======== Entries shown
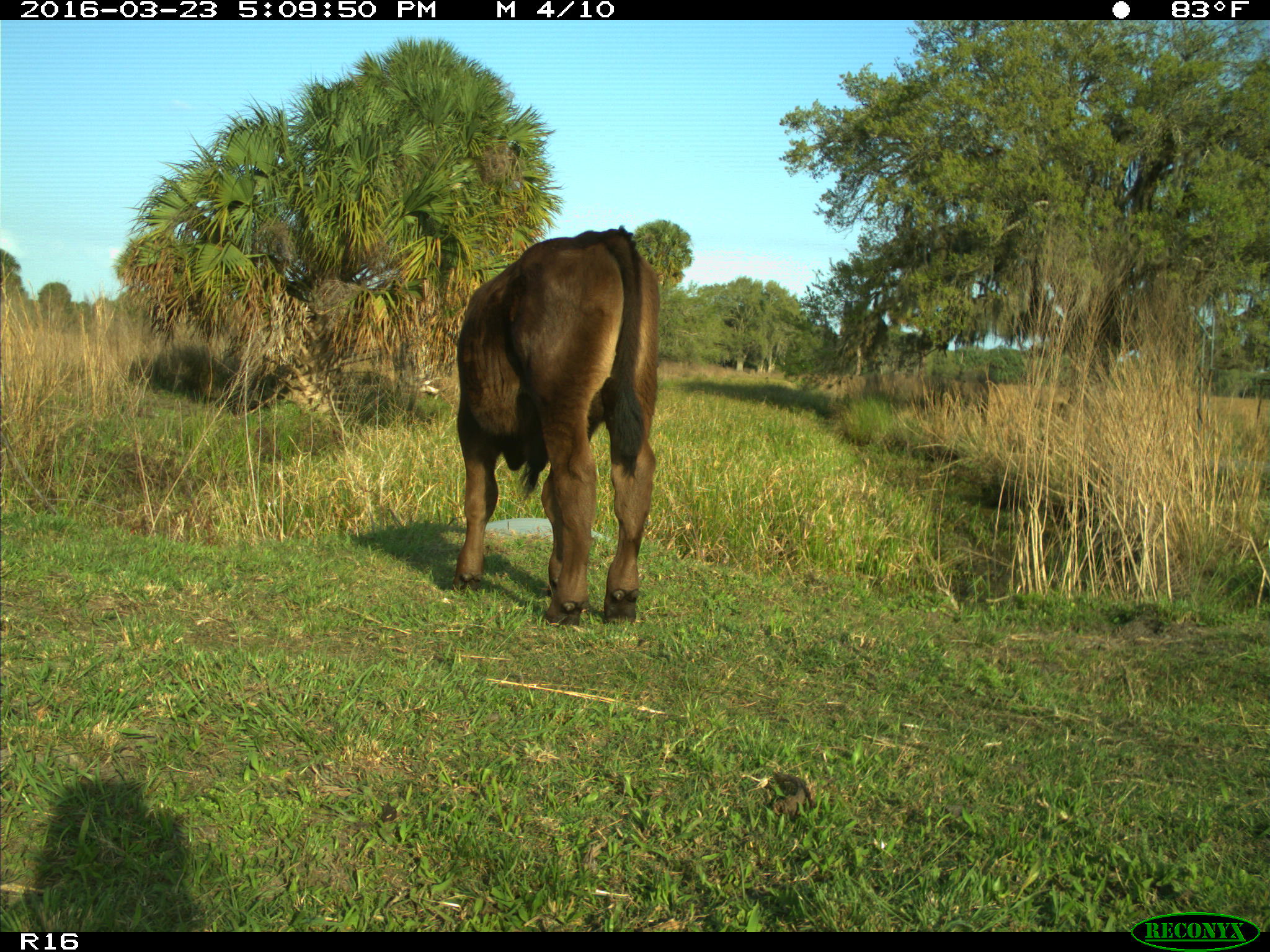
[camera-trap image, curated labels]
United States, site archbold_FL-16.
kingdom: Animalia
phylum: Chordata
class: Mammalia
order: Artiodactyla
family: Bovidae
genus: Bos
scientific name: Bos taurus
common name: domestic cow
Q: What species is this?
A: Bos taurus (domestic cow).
================
======== Entries shown
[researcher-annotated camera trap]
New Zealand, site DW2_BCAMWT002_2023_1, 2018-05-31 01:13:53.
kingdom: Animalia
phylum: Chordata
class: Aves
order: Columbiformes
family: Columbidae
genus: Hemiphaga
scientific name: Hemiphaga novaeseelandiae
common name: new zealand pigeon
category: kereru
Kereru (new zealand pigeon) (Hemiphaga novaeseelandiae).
================
What you need to do: In the material above, which lines contain "name"? Copy each of them.

Exercise answer:
scientific name: Bos taurus
common name: domestic cow
scientific name: Hemiphaga novaeseelandiae
common name: new zealand pigeon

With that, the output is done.